— PROVIDED DATA —
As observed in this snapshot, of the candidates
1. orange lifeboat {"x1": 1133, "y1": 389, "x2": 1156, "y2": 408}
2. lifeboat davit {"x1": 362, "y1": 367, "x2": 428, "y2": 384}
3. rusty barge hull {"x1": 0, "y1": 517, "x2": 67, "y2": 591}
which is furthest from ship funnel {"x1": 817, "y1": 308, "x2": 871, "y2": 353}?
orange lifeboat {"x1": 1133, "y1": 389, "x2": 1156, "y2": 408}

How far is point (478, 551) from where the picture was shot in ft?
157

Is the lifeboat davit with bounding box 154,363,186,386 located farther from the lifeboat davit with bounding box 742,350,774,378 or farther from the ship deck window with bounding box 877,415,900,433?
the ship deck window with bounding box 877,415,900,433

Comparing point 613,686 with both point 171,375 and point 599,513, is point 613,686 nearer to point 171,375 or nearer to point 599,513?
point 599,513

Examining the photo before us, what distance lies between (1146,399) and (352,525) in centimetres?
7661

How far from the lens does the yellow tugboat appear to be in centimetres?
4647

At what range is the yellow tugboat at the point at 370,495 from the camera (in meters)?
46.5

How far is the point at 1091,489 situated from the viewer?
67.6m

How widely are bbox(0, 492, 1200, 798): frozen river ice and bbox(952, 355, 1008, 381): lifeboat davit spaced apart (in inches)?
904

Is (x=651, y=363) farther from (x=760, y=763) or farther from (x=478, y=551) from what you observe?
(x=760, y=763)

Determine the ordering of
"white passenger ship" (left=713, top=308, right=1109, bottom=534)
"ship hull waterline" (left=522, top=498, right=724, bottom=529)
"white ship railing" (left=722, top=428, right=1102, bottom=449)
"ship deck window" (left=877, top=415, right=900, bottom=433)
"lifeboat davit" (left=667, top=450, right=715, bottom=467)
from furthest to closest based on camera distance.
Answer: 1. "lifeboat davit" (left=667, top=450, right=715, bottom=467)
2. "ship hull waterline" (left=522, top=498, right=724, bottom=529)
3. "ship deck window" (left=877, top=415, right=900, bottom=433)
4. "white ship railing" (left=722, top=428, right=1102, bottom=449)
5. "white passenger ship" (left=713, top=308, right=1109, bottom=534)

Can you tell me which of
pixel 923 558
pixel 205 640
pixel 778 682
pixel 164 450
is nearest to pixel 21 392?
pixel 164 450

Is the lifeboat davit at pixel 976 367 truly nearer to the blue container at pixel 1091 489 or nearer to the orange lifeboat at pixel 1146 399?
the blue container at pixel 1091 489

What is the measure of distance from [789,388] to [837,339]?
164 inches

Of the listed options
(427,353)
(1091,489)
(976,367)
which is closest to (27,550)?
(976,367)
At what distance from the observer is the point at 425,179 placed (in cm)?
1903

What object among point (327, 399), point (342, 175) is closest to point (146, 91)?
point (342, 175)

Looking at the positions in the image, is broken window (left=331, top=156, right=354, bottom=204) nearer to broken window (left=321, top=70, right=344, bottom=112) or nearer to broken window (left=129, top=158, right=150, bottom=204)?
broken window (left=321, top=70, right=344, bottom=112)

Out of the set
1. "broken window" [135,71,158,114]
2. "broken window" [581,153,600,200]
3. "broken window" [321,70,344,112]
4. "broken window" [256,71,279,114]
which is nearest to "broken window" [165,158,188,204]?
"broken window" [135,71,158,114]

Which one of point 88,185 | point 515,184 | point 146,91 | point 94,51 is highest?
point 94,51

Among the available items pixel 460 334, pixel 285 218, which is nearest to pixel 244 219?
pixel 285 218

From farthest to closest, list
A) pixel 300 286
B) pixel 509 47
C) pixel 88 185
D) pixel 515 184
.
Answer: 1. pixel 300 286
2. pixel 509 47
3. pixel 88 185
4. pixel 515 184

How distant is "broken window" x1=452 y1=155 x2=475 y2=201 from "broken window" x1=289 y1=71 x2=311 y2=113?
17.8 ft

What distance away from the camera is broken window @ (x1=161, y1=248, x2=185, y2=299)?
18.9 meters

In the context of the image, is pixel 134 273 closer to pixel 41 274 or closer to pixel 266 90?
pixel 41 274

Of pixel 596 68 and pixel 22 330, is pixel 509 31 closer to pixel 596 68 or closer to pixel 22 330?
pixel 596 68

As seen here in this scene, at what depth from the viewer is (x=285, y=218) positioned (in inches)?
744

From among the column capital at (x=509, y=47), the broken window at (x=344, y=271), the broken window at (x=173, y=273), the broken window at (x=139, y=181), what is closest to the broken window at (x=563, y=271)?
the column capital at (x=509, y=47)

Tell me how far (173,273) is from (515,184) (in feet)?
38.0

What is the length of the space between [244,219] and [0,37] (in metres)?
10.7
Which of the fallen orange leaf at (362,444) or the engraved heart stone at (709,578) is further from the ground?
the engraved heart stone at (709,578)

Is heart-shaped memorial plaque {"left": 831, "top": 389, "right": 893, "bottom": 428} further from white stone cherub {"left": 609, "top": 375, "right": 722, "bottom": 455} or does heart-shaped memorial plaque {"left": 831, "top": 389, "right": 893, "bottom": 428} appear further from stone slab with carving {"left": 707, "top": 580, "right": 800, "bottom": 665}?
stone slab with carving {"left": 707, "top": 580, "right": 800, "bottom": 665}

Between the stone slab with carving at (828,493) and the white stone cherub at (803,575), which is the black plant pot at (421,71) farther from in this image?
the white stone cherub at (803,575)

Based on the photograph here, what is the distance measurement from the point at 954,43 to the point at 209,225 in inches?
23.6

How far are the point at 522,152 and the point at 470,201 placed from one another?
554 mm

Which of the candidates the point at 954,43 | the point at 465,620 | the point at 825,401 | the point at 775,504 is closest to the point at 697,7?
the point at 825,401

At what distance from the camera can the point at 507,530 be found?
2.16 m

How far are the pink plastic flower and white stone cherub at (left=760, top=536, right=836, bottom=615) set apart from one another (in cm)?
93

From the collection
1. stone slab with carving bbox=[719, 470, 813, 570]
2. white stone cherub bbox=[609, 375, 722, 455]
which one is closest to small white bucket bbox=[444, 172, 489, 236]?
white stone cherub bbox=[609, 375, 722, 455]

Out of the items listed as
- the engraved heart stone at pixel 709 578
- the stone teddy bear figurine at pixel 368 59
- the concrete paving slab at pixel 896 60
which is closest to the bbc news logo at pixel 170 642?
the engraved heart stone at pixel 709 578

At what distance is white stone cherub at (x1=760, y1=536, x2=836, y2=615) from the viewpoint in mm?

— DIRECTIONS —
Write out, word for word, every line from the one containing "From the collection" through the last line of the records above.

— FULL OUTPUT —
From the collection
1. stone slab with carving bbox=[719, 470, 813, 570]
2. white stone cherub bbox=[609, 375, 722, 455]
which one is closest to small white bucket bbox=[444, 172, 489, 236]?
white stone cherub bbox=[609, 375, 722, 455]

Out of the items listed as
- the engraved heart stone at pixel 709 578
- the stone teddy bear figurine at pixel 368 59
- the concrete paving slab at pixel 896 60
which is closest to the bbc news logo at pixel 170 642?
the engraved heart stone at pixel 709 578

At what distance is white stone cherub at (x1=760, y1=536, x2=836, y2=615) from the viewpoint in mm?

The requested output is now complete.